The first of Stephen King’s 22 Lessons on Writing is this: “Stop watching television. Instead, read as much as possible.” Oh dear. I’m sorry Stephen. I watch TV every night. Mea culpa.
My sister and I used to talk about how we managed our media diet. There are not enough hours in the day to read, watch and listen to all the podcasts, magazines, books, music, movies and TV that one wants to, let alone all of the content that one should get to. How does a writer who needs to read as much as possible budget her media time?
First of all, I make brutal judgments. If a novel doesn’t get me within the first 100 pages, or if I put it down and don’t pick it up again for a week, that’s it. I give it away. I used to be a completionist. I had to finish any book I started. Not anymore. There are too many books in my TBR pile. There is no time.

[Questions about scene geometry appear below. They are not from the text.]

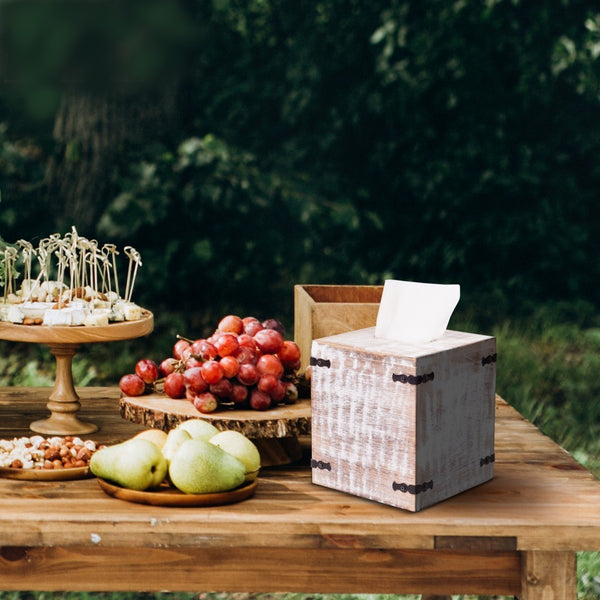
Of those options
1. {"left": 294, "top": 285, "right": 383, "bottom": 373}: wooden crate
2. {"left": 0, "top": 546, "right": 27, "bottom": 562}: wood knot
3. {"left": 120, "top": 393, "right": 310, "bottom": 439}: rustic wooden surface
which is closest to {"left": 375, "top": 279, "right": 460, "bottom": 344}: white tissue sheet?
{"left": 120, "top": 393, "right": 310, "bottom": 439}: rustic wooden surface

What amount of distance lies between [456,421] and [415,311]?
0.61 ft

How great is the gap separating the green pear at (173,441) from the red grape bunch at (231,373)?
137 millimetres

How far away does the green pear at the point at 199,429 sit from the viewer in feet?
4.71

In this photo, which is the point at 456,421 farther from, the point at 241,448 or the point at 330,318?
the point at 330,318

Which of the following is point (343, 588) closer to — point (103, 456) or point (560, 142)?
point (103, 456)

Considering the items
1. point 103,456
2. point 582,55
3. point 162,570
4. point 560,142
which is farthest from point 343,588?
point 560,142

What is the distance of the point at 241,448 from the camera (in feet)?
4.58

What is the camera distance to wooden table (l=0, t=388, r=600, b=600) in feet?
4.24

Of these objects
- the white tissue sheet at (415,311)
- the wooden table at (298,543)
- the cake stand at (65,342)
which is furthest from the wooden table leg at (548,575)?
the cake stand at (65,342)

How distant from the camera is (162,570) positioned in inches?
53.0

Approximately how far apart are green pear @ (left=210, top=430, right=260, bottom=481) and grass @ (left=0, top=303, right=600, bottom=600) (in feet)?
8.48

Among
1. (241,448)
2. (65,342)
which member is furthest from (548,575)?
(65,342)

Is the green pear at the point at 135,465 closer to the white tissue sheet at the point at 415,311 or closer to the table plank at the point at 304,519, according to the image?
the table plank at the point at 304,519

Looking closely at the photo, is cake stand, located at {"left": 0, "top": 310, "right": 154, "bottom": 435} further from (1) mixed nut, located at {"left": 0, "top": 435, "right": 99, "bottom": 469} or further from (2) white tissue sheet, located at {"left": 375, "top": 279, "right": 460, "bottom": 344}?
(2) white tissue sheet, located at {"left": 375, "top": 279, "right": 460, "bottom": 344}
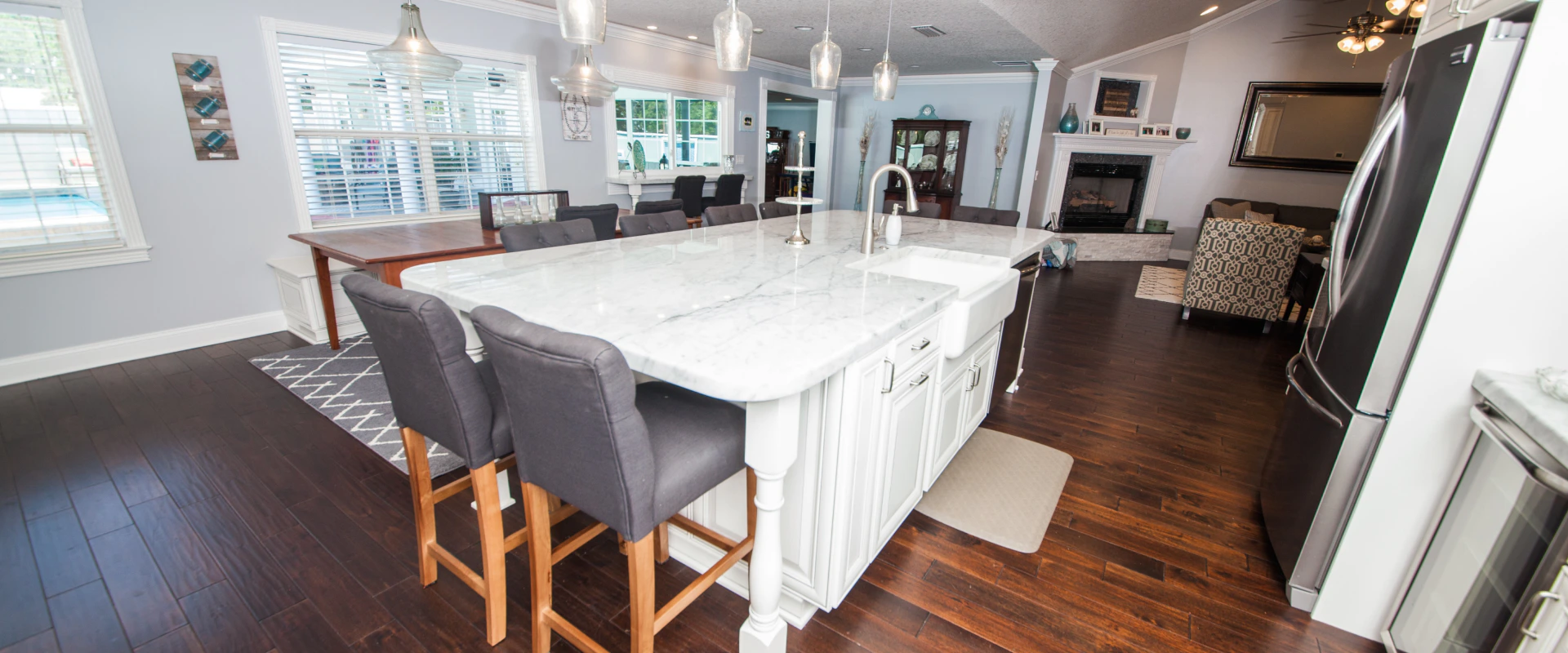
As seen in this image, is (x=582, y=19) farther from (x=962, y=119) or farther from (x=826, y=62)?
(x=962, y=119)

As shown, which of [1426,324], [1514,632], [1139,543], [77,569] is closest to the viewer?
[1514,632]

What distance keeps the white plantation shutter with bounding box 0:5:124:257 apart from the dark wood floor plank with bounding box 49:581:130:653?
253 centimetres

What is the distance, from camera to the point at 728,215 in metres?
3.42

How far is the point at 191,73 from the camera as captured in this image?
3217 millimetres

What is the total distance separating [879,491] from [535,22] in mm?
4731

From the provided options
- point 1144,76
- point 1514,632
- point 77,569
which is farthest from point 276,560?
point 1144,76

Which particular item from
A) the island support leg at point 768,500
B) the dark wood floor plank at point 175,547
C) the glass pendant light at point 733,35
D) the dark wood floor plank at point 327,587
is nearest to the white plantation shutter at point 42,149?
the dark wood floor plank at point 175,547

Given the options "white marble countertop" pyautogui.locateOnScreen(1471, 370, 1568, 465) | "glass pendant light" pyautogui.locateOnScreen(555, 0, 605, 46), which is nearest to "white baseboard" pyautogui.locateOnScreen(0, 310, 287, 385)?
"glass pendant light" pyautogui.locateOnScreen(555, 0, 605, 46)

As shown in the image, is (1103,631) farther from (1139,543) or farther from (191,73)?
(191,73)

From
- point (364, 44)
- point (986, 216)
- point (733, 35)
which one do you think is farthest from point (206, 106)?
point (986, 216)

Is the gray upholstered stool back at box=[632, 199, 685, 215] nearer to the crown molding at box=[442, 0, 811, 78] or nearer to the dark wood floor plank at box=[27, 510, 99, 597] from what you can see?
the crown molding at box=[442, 0, 811, 78]

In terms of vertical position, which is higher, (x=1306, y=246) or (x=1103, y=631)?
(x=1306, y=246)

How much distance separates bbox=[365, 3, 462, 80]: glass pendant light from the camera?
9.52 ft

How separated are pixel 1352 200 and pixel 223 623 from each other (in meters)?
3.19
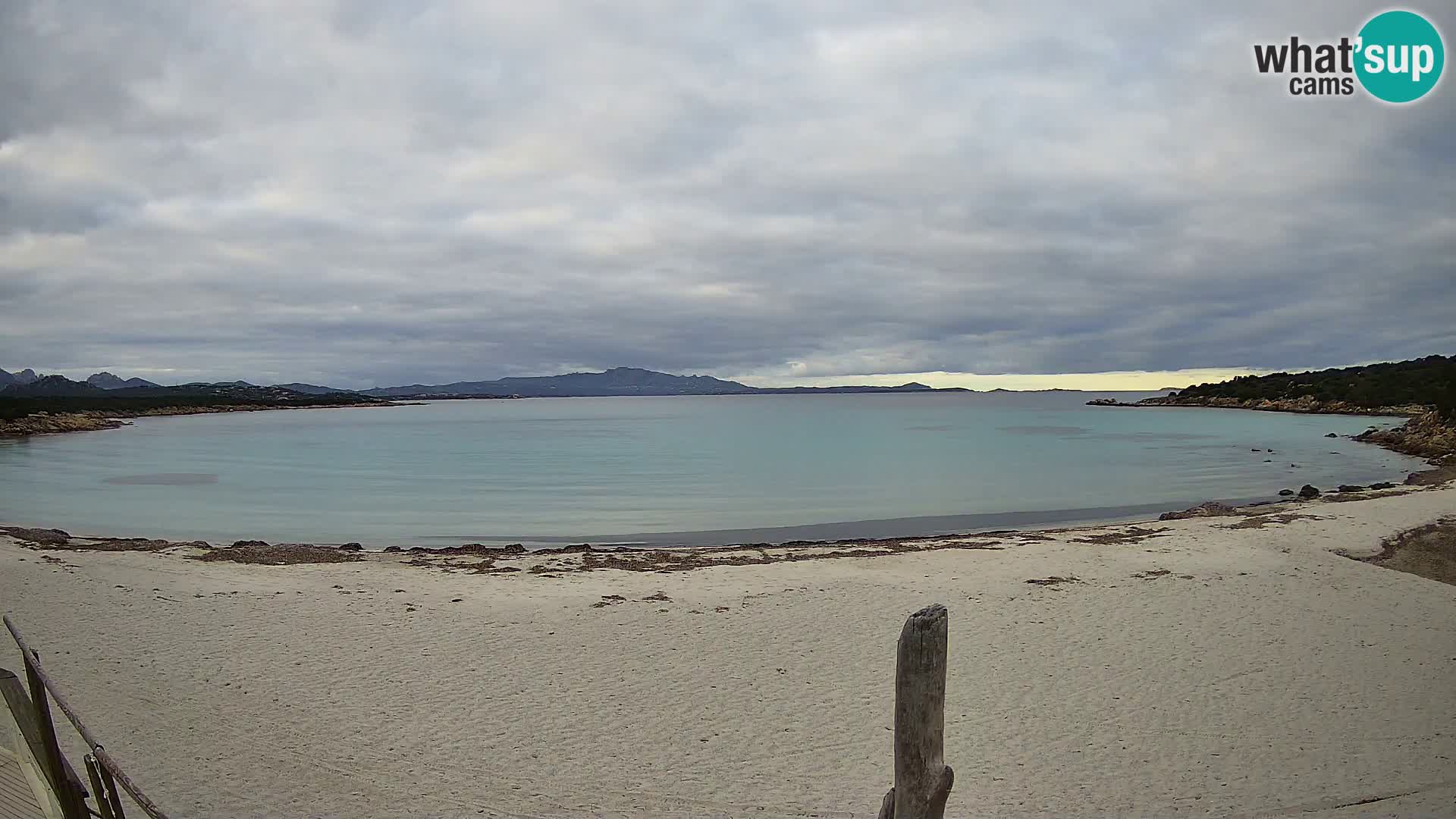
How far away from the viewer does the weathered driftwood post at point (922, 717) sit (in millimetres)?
3453

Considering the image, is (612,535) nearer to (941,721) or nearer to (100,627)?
(100,627)

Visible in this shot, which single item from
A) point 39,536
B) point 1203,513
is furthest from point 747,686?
point 39,536

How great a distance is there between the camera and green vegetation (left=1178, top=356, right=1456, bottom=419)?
55594mm

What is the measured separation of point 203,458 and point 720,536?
126 feet

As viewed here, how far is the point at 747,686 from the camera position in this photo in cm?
816

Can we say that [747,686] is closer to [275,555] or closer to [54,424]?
[275,555]

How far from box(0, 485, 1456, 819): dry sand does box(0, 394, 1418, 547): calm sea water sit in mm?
9604

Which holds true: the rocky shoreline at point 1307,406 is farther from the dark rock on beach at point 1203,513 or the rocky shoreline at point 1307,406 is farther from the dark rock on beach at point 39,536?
the dark rock on beach at point 39,536

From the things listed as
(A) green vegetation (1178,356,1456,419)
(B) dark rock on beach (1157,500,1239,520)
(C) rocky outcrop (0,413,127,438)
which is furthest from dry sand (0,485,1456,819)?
(C) rocky outcrop (0,413,127,438)

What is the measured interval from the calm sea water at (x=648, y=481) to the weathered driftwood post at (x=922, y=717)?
17.4m

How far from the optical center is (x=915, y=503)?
2780cm

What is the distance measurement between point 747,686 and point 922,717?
493 centimetres

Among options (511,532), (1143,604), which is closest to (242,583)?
(511,532)

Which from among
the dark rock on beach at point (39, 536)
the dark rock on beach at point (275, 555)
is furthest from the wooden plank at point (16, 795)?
the dark rock on beach at point (39, 536)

I also ruthlessly edit my TBR pile, which these days is all fiction. I’m looking for books that could be similar to (and therefore demonstrate a market for) my novel. So all the non-fiction I bought with earnest intentions has been shelved. Maybe later.
I don’t listen to audiobooks, because I am a fast reader. If I want words in my ears, it’ll be podcasts. But most of the time I’d rather listen to music. I need serotonin way more than information. I follow about a dozen podcasts but only regularly listen to two.
Why do I hang onto my TV habit? Because turning on the TV tells me that the work day is over. It fills my quiet apartment with human voices and faces. A great TV show combines images, music and story in beautiful ways (like the magnificent Lovecraft Country). Finally, TV cools out my brain. I don’t drink, Stephen. I need something!
Also, aren’t we living in the golden age of television? I learned as much about story construction from Crash Landing on You as I have from any novel I’ve read!
Sometimes a novel is so good that it overcomes my desire to turn on the TV. Lessons in Chemistry, Infinite Country, The Old Woman with the Knife and NSFW all kept me glued to their pages in the last few weeks.
In 2014 Stephen King updated his maxim with a Tweet: “New rule for movies and TV: You must stop reading or watching as soon as someone says, “I knew from the first moment I saw you.”